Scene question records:
════════
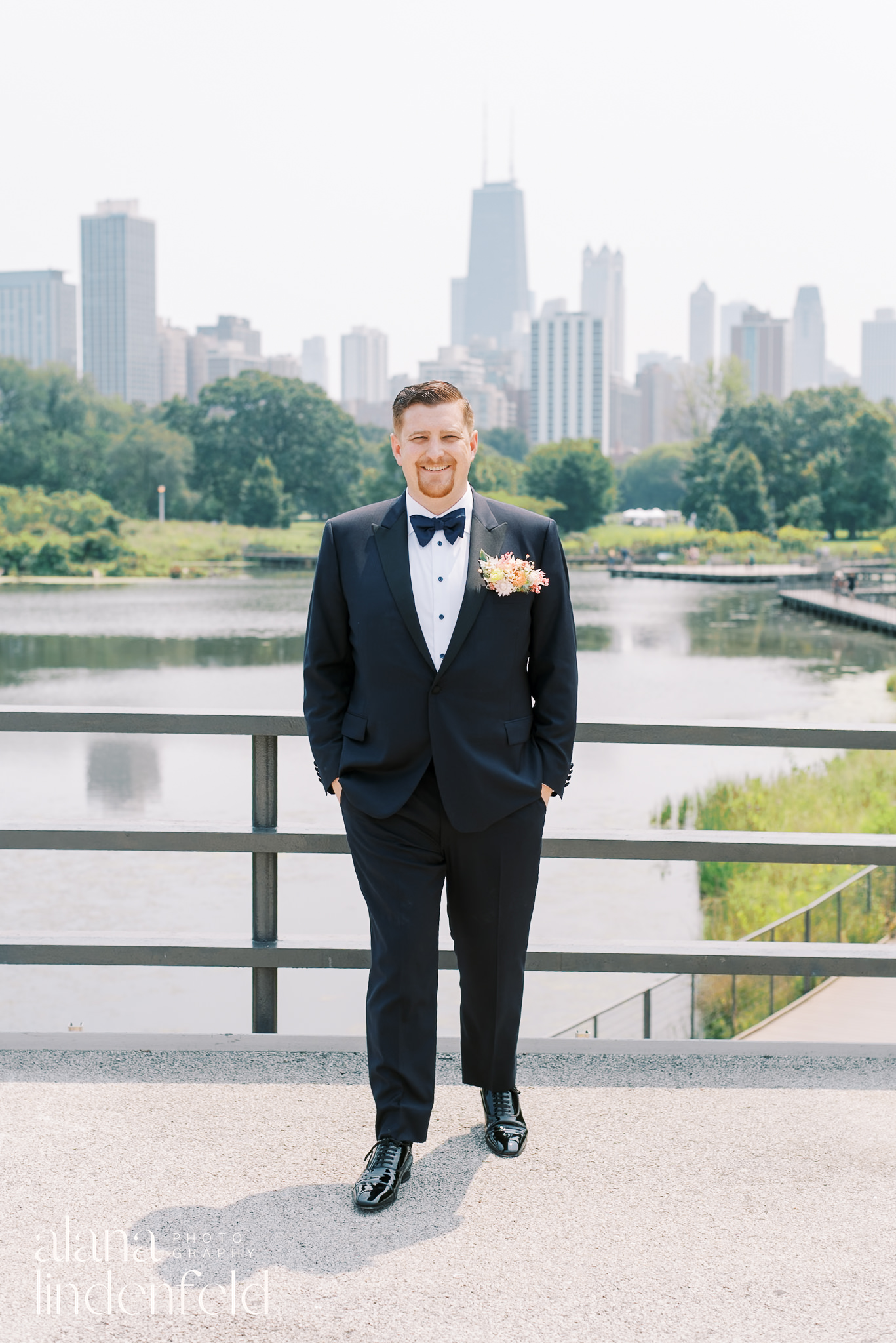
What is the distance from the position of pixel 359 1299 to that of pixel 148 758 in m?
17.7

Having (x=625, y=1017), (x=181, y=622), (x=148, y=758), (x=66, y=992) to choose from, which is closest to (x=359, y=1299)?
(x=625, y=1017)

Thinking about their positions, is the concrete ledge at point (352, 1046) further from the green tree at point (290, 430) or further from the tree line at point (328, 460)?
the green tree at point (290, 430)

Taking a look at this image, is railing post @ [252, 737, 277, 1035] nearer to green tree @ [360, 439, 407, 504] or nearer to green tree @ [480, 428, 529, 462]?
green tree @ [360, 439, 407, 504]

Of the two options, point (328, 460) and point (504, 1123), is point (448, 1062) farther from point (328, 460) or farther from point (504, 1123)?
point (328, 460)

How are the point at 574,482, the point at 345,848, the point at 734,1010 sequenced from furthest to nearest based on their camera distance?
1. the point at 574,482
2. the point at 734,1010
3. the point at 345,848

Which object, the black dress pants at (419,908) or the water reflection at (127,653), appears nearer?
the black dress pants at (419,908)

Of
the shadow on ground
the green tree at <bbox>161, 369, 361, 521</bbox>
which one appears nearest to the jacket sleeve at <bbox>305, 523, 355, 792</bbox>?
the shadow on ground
════════
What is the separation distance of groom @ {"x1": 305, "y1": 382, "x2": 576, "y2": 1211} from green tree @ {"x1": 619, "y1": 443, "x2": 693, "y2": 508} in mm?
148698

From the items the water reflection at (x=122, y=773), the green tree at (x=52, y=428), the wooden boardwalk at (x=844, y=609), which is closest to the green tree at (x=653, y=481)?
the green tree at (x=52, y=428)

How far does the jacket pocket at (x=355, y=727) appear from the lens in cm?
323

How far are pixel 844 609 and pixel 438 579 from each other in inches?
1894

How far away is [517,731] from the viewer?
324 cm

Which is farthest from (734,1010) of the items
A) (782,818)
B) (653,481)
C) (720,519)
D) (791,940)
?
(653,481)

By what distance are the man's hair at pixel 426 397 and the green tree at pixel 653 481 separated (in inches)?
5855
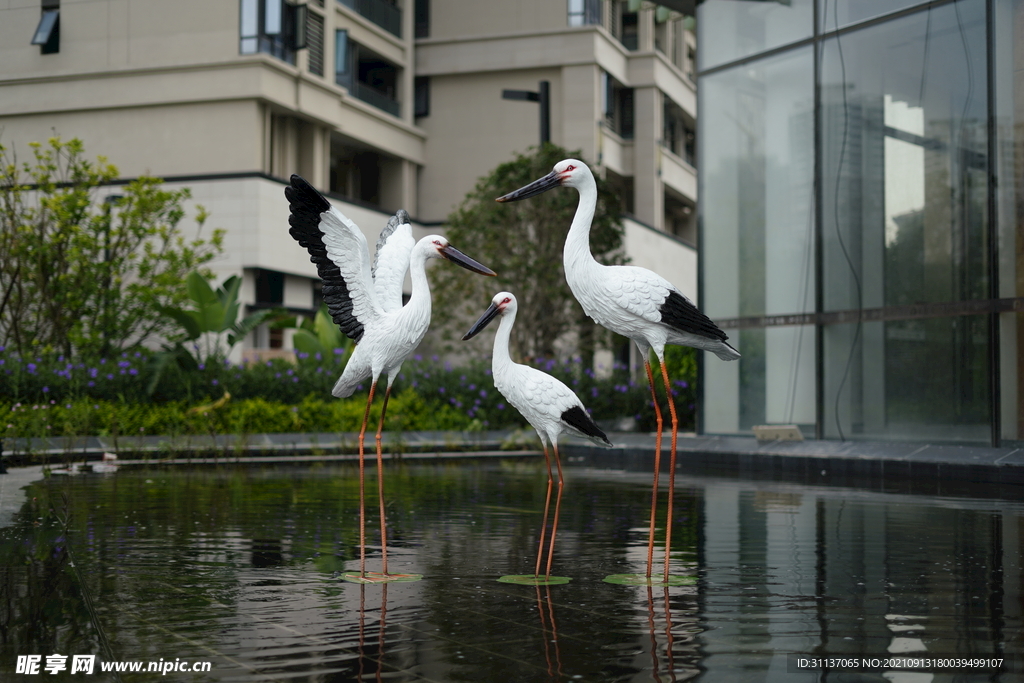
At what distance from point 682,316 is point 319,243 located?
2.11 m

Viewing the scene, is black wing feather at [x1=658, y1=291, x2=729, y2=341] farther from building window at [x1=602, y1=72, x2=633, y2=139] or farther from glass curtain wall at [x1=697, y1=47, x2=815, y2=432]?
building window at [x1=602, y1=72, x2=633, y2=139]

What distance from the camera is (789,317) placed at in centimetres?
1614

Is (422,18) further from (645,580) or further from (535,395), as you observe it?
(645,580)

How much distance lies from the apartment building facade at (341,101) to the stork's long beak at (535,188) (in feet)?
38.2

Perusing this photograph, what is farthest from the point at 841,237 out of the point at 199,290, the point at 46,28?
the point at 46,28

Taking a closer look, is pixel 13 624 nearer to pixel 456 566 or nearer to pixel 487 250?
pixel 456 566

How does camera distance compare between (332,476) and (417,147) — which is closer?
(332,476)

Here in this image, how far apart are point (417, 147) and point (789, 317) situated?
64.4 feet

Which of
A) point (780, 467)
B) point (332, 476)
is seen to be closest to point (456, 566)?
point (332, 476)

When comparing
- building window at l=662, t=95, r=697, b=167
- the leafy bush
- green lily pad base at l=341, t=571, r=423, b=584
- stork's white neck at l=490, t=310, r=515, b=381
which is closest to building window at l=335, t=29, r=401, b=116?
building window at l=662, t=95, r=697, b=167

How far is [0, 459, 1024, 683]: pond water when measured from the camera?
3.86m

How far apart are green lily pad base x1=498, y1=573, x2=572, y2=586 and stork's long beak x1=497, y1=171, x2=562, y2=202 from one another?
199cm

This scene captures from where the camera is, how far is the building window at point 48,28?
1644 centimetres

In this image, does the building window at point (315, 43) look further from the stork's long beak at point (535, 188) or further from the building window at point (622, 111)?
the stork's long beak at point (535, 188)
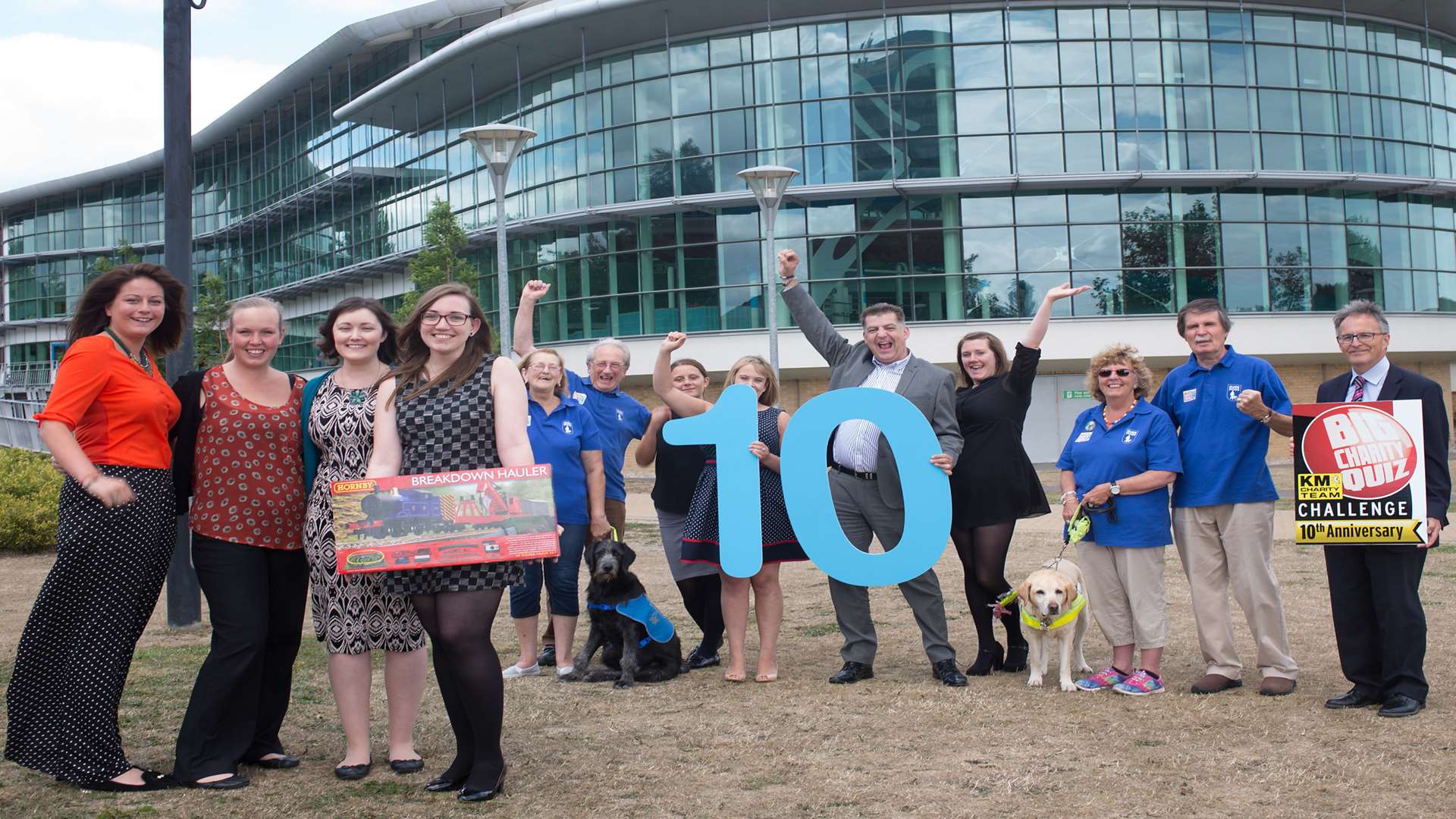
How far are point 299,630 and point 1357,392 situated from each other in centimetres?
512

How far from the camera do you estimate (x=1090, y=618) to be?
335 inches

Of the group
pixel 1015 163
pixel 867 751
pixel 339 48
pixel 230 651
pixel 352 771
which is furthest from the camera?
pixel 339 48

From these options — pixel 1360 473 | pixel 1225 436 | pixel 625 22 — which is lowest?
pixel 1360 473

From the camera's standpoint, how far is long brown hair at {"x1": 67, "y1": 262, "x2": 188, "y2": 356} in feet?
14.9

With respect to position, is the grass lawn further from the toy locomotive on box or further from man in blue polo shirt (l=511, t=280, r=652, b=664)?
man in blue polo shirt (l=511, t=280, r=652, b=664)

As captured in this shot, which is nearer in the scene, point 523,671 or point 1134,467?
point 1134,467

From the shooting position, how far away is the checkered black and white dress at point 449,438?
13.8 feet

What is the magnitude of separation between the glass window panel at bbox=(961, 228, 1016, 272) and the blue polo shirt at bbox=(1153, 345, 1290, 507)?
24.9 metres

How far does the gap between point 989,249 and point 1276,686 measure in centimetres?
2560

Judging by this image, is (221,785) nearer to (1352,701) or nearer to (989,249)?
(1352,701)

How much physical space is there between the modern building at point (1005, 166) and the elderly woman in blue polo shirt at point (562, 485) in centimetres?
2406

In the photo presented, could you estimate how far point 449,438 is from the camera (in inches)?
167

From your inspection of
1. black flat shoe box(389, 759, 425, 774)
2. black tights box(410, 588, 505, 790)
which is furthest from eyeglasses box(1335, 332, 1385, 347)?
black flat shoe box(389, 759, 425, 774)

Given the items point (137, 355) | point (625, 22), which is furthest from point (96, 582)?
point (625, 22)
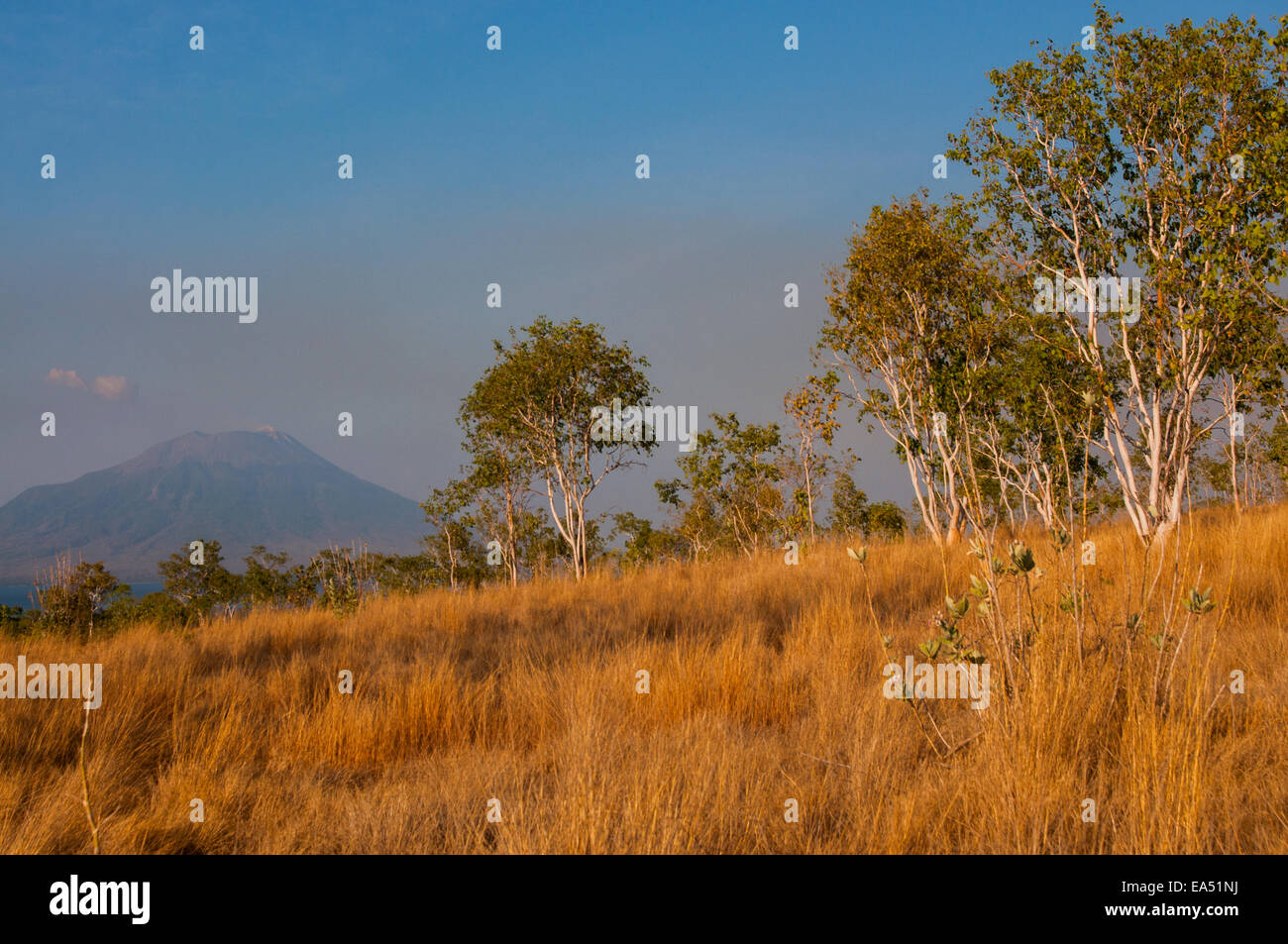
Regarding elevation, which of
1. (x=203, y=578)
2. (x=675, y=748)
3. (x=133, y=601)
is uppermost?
════════
> Task description: Please state how many lines of the entries above contain the word "black", giving only the number.

> Full output: 7